**INPUT DATA**
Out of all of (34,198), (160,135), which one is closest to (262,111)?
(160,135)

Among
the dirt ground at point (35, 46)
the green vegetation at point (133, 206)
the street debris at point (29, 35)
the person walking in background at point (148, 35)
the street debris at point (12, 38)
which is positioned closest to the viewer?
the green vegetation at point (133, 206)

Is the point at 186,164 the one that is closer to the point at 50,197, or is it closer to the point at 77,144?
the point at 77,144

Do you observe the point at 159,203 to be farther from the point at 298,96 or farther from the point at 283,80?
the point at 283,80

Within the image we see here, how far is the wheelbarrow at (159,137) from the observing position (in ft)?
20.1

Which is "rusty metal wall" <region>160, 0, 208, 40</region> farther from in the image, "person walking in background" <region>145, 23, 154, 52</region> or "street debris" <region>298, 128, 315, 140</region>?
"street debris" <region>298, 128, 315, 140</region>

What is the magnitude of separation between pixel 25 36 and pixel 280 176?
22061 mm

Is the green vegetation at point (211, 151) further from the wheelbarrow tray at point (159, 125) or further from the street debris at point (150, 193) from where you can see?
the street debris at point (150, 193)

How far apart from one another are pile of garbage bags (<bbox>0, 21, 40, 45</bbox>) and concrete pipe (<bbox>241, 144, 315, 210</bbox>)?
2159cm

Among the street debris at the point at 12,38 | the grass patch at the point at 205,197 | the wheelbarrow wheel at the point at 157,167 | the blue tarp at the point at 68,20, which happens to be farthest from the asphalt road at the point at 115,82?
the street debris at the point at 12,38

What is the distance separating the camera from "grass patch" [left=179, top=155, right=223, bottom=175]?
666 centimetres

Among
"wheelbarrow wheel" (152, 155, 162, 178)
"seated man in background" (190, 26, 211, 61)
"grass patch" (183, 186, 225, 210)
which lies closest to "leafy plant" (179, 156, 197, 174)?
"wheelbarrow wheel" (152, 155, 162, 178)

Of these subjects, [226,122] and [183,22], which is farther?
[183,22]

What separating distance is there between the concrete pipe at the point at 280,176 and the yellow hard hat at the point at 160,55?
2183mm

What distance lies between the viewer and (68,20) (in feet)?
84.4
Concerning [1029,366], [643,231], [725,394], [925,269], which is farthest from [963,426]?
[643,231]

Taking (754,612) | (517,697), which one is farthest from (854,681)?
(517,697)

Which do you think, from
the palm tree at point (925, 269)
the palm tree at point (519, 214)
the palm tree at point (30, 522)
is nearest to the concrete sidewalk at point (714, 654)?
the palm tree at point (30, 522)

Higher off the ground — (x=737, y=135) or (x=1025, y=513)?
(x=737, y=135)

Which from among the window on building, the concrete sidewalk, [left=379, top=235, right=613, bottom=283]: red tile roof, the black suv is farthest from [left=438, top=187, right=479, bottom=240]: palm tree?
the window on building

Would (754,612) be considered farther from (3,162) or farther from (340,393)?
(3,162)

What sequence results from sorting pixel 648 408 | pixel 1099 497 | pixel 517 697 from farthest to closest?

**SET TASK**
Copy all of the entries above again, putting "lawn patch" in place of every "grass patch" and keeping everything else the same.

**THE SOLUTION**
Out of all of (34,198), (160,135), which one is closest to (262,111)?
(160,135)

Among
the dirt ground at point (35, 46)
the green vegetation at point (133, 206)
the street debris at point (29, 35)
the person walking in background at point (148, 35)
the street debris at point (12, 38)
which is positioned closest to the viewer?
the green vegetation at point (133, 206)

Is the point at 186,164 the one that is closer to the point at 50,197, or is it closer to the point at 77,144?
the point at 77,144

Do you observe the point at 159,203 to be farther from the point at 298,96 or farther from the point at 283,80?
the point at 283,80

Within the image we see here, how far is the wheelbarrow at (159,137) from the observing position (in ft)?
20.1

Which is "rusty metal wall" <region>160, 0, 208, 40</region> farther from in the image, "person walking in background" <region>145, 23, 154, 52</region> or "street debris" <region>298, 128, 315, 140</region>?
"street debris" <region>298, 128, 315, 140</region>

What is the magnitude of separation between pixel 25 36 and pixel 280 176?
22061 mm

Is the green vegetation at point (211, 151) further from the wheelbarrow tray at point (159, 125) or further from the street debris at point (150, 193) from where you can see?
the street debris at point (150, 193)

How far apart from one another are pile of garbage bags (<bbox>0, 21, 40, 45</bbox>) and concrete pipe (<bbox>241, 144, 315, 210</bbox>)?
2159cm

Among the street debris at the point at 12,38 | the lawn patch at the point at 205,197 | the wheelbarrow wheel at the point at 157,167 | the blue tarp at the point at 68,20, which happens to be farthest from the asphalt road at the point at 115,82?
the street debris at the point at 12,38

What is the distance separating the camera from "lawn patch" [left=179, top=155, right=223, bottom=175]?
666 centimetres

Among
"wheelbarrow wheel" (152, 155, 162, 178)
"seated man in background" (190, 26, 211, 61)
"lawn patch" (183, 186, 225, 210)
which lies closest to "leafy plant" (179, 156, 197, 174)?
"wheelbarrow wheel" (152, 155, 162, 178)

Of these subjects, [226,122] and [183,22], which is farther?
[183,22]

What separating distance is there between the concrete pipe at the point at 280,176 and the yellow hard hat at the point at 160,55?
2183mm

What distance lies between the viewer and (68,20) (in feet)?
84.4
Concerning [1029,366], [643,231], [725,394], [925,269], which is farthest from [963,426]?
[643,231]

Taking (754,612) | (517,697), which one is farthest from (854,681)?
(517,697)

Which do you think, from
the palm tree at point (925, 269)
the palm tree at point (519, 214)
the palm tree at point (30, 522)
is nearest to the concrete sidewalk at point (714, 654)?
the palm tree at point (30, 522)

Higher off the ground — (x=737, y=135) or (x=1025, y=513)?
(x=737, y=135)

Which from among the window on building, the concrete sidewalk, [left=379, top=235, right=613, bottom=283]: red tile roof, the black suv is farthest from [left=438, top=187, right=479, bottom=240]: palm tree?
the window on building

Would (754,612) be considered farther from (3,162) or farther from (340,393)?
(3,162)

What sequence results from sorting pixel 648 408 | pixel 1099 497 | pixel 517 697 from farthest to closest?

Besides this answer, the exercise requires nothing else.